Issue (i): whether the writ petitions should be rejected on the ground of an alternative remedy under the DVAT Act
Analysis: The existence of an objection remedy did not bar writ jurisdiction where the impugned orders disclosed obvious and glaring errors. The challenge went to the legality of the assessment notices themselves and the Court found that relegating the petitioner to the alternative forum would only prolong the dispute without effective relief.
Conclusion: The alternative remedy objection was rejected.
Issue (ii): whether service of the notices under section 59(2) of the DVAT Act by uploading them on the departmental website amounted to valid service
Analysis: The electronic mode of service was tested against section 100A of the DVAT Act, rule 62 of the DVAT Rules and sections 12 and 13 of the Information Technology Act. The Commissioner's order dated 17 January 2014 validly prescribed website-based service as a recognized mode of service and made the notices available to dealers on their login pages. The Court held that the system of electronic service was not inconsistent with the IT Act and that a registered dealer was expected to access the departmental website.
Conclusion: The notices were held to have been validly served.
Issue (iii): whether the default assessment notices dated 7 September 2015 were without jurisdiction because they were framed by the Record Keeper and not the VATO
Analysis: The file notings only showed an entry signed by the Record Keeper referring to default assessment orders and penalty. That notation, by itself, did not establish that the Record Keeper had framed or issued the notices. The material was insufficient to infer lack of authority in the VATO.
Conclusion: The challenge on the ground that the notices were framed by the Record Keeper was not accepted.

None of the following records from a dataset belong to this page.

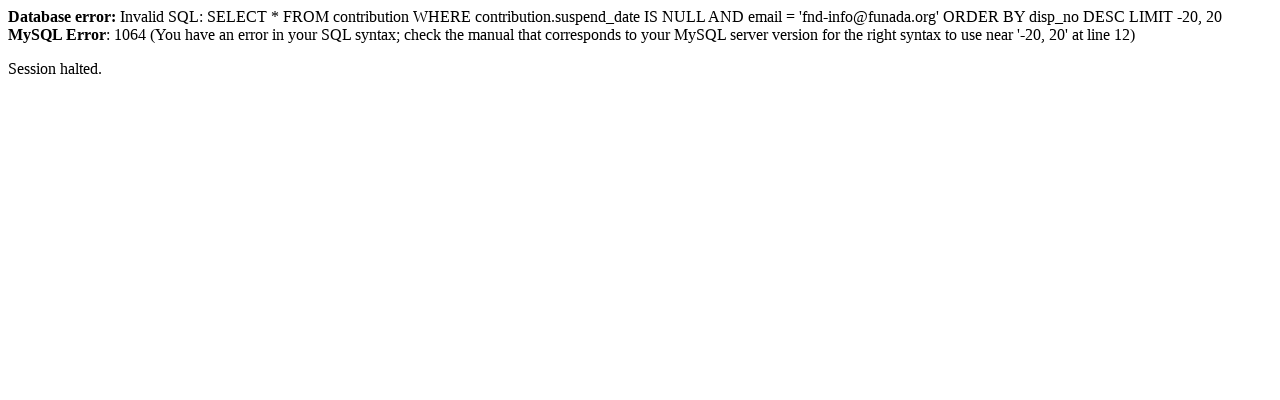

--- FILE ---
content_type: text/html; charset=UTF-8
request_url: https://www.jfir.or.jp/cgi/m-bbs/contribution_history.php?no=4274&offset=0
body_size: 335
content:
<p><b>Database error:</b> Invalid SQL: 	
            SELECT
                *
            FROM
                contribution
            WHERE
                contribution.suspend_date IS NULL
            AND
                email =  'fnd-info@funada.org'
            ORDER BY
                disp_no DESC
            LIMIT
                -20, 20
    	<br>
<b>MySQL Error</b>: 1064 (You have an error in your SQL syntax; check the manual that corresponds to your MySQL server version for the right syntax to use near '-20, 20' at line 12)</p>
Session halted.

Issue (iv): whether the impugned default assessment notices of tax, interest and penalty were unsustainable for non-application of mind and apparent errors on their face
Analysis: The assessment notices were mechanically generated and internally inconsistent. They showed zero assessed turnover but still computed substantial tax demands. They also proceeded on the basis of inter-state sales to a Rajasthan dealer while invoking the DVAT Act, although such transactions would fall within the CST regime. The Court found these glaring inconsistencies to be sufficient proof of non-application of mind and held that the notices could not stand.
Conclusion: The impugned default assessment notices of tax, interest and penalty were set aside.

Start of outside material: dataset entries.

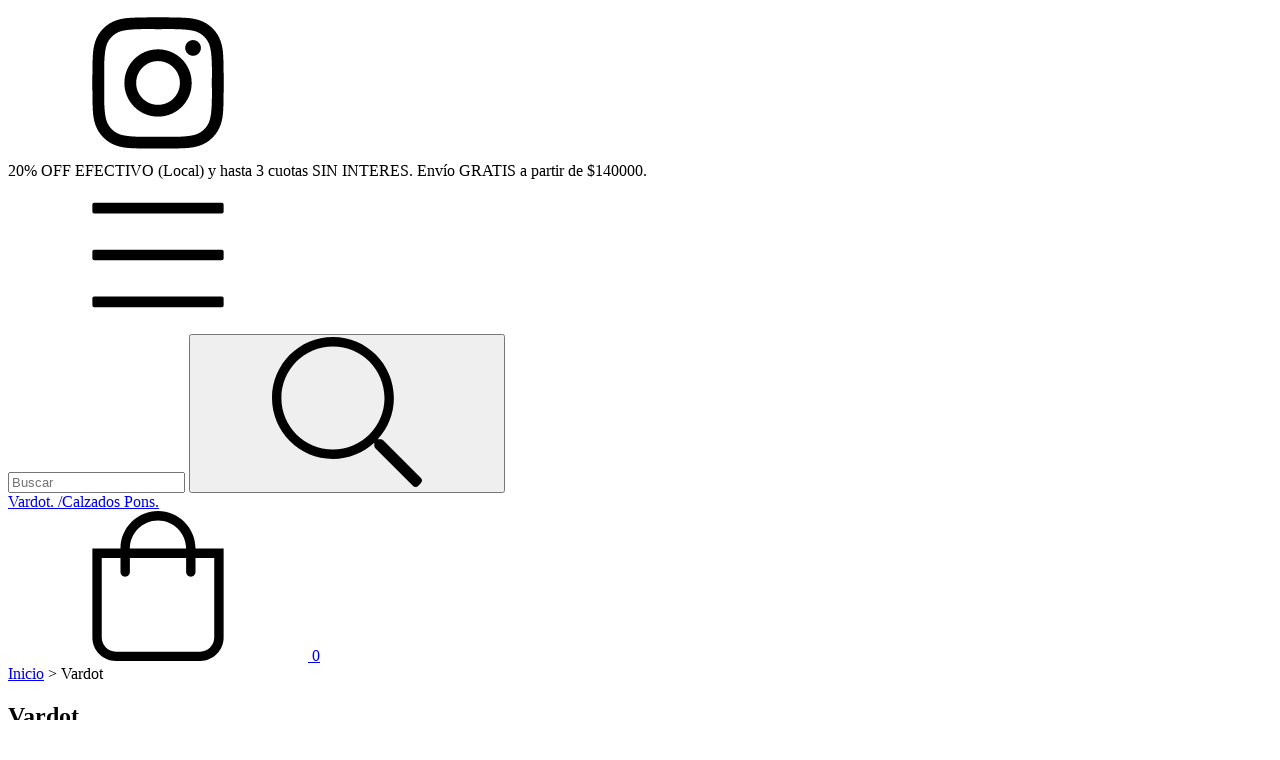

--- FILE ---
content_type: text/plain
request_url: https://www.google-analytics.com/j/collect?v=1&_v=j102&a=1705033394&t=pageview&_s=1&dl=https%3A%2F%2Fcalzadospons.com.ar%2Fvardot%2F&ul=en-us%40posix&dt=Comprar%20Vardot%20en%20Vardot.%20%2FCalzados%20Pons.&sr=1280x720&vp=1280x720&_u=aGBAgEIJAAAAACAMI~&jid=31314016&gjid=1000271419&cid=1134628219.1762645951&tid=UA-207021529-1&_gid=2133580646.1762645951&_slc=1&il1nm=category&il1pi1id=130876750&il1pi1nm=Sandalia%20Tanger%20Negro&il1pi1ps=1&il1pi1ca=Vardot&il1pi2id=111241864&il1pi2nm=Borcego%20Arya%20Negro&il1pi2ps=2&il1pi2ca=Vardot&il1pi3id=131451194&il1pi3nm=Sandalia%20Tanger%20Verde%20Militar&il1pi3ps=3&il1pi3ca=Vardot&il1pi4id=121758899&il1pi4nm=Zapatilla%20Adams%20Total%20White&il1pi4ps=4&il1pi4ca=Vardot&il1pi5id=82800611&il1pi5nm=Zapatilla%20Ascari%20BT%20Total%20White&il1pi5ps=5&il1pi5ca=Vardot&il1pi6id=226074367&il1pi6nm=Sandalia%20Tanger%20Leopard&il1pi6ps=6&il1pi6ca=Vardot&il1pi7id=135620684&il1pi7nm=Chancla%20Amy%20Negro&il1pi7ps=7&il1pi7ca=Vardot&il1pi8id=119381089&il1pi8nm=Zapatilla%20Allen%20Total%20White&il1pi8ps=8&il1pi8ca=Vardot&il1pi9id=113580249&il1pi9nm=Borcego%20Vernassa%20Negro&il1pi9ps=9&il1pi9ca=Vardot&il1pi10id=112040682&il1pi10nm=Zapatilla%20Ascari%20Total%20Black&il1pi10ps=10&il1pi10ca=Vardot&il1pi11id=112032954&il1pi11nm=Bota%20Maxwell%20Negro&il1pi11ps=11&il1pi11ca=Vardot&il1pi12id=95573071&il1pi12nm=Zapatilla%20Ascari%20Total%20White&il1pi12ps=12&il1pi12ca=Vardot&z=1125458590
body_size: -452
content:
2,cG-NJ24CDWVRX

Final Conclusion: The electronic service challenge failed, but the default assessment notices were invalidated because they were mechanically issued and legally unsustainable, and the matter was sent back for fresh consideration after giving the petitioner an effective opportunity of hearing.
Ratio Decidendi: A tax assessment notice that is internally inconsistent, mechanically generated, and based on a fundamentally erroneous application of the charging statute is vitiated for non-application of mind and cannot be sustained, even if prior notice was validly served electronically.